Une équipe de chercheurs lève le voile sur un amas globulaire d’étoiles qui pourrait accueillir plusieurs centaines de trous noirs. Un phénomène que nous pensions jusqu’alors impossible.

Les amas globulaires sont des collections sphériques d’étoiles qui orbitent autour d’un centre galactique, notre galaxie la Voie lactée en contiendrait des centaines. En utilisant des simulations informatiques, une équipe de chercheurs de l’Université de Surrey, en Angleterre, a pu cartographier un amas globulaire connu sous le nom de NGC 6101, pour ensuite en déduire le nombre de trous noirs.

En raison de leur nature, ces objets sont effectivement impossibles à observer à travers la lentille d’un télescope, car aucun photon ne peut en réchapper. Pour en distinguer les contours, il faut donc étudier les effets gravitationnels opérés sur leur environnement. En usant de simulations informatiques, l’équipe de Miklos Peuten, principal auteur de cette étude, fut alors en mesure de repérer les indices distinctifs de leurs allées et venues, et donc effectivement de « voir » l’insaisissable.

Ce n’est que récemment, en 2013, que les astrophysiciens ont pu repérer des trous noirs individuels dans les amas globulaires, dans lesquels une étoile compagnon faisait don de sa matière à son trou noir. Mais avec NGC 6101, il semblerait que le phénomène soit multiple. Il pourrait en effet y avoir dans cet amas plusieurs centaines de trous noirs, renversant ainsi les vieilles théories sur la façon dont ces objets stellaires se forment.
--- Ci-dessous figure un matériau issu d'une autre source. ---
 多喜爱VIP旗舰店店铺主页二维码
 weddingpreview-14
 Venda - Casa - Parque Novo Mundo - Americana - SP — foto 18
Mark Gieles, de l’Université de Surrey et co-auteur de l’étude, explique : « nos travaux ont pour but de répondre à des questions fondamentales liées à la dynamique des étoiles et des trous noirs, mais aussi des ondes gravitationnelles observées récemment. Celles-ci sont émises lorsque deux trous noirs fusionnent, et si nos interprétations sont justes, les noyaux de certains amas globulaires pourraient être là où les fusions de trou noir ont lieu. »

Les chercheurs ont choisi de cartographier cet ancien amas globulaire particulier en raison de sa composition distinctive. Comparé à d’autres amas globulaires, NGC 6101 apparaît en effet dynamiquement jeune à la différence des jeunes étoiles individuelles. L’amas apparaît également gonflé, avec un noyau sous-peuplé en étoiles observables.
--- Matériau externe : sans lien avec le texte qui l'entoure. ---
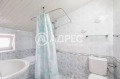 Продава МНОГОСТАЕН, гр. Варна, Бриз, снимка 17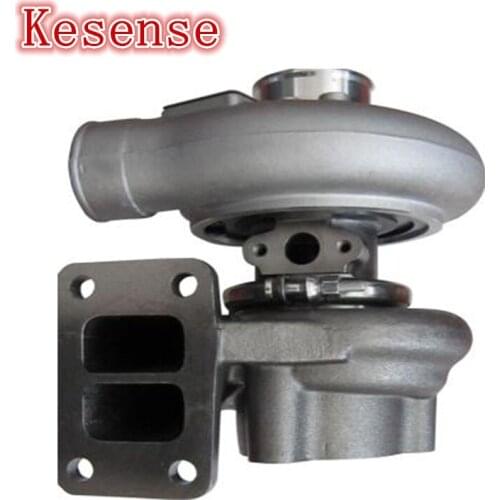 CAT320 TE06H-16M 49179-02260 49179-02240 turbo S6K E320L E120B E110B ME078871 ME078660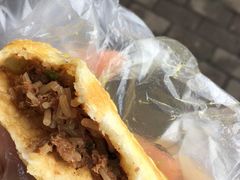 -东伊顺(高银街店)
Grâce aux simulations informatiques, les chercheurs ont ainsi pu cartographier chaque étoile et trou noir individuel de la grappe, ainsi que leur comportement. Sur une durée de vie de treize milliards d’années, la simulation a montré comment NGC 6101 avait évolué. Il était alors possible d’observer les effets d’un grand nombre de trous noirs sur les étoiles visibles et de ce fait, les chercheurs ont démontré que l’apparente jeunesse de cet amas était un fait la conséquence d’une grande population de trou noir.

« Cette recherche est passionnante, car nous avons pu observer, théoriquement, le spectacle d’une population entière de trous noirs à l’aide de simulations informatiques. Les résultats montrent que les amas globulaires comme NGC 6101, qui ont toujours été considérés comme ennuyeux, sont en fait les plus intéressants, chacun hébergeant plusieurs centaines de trous noirs. Cela nous aidera à trouver plus de trous noirs dans d’autres amas globulaires de l’univers ».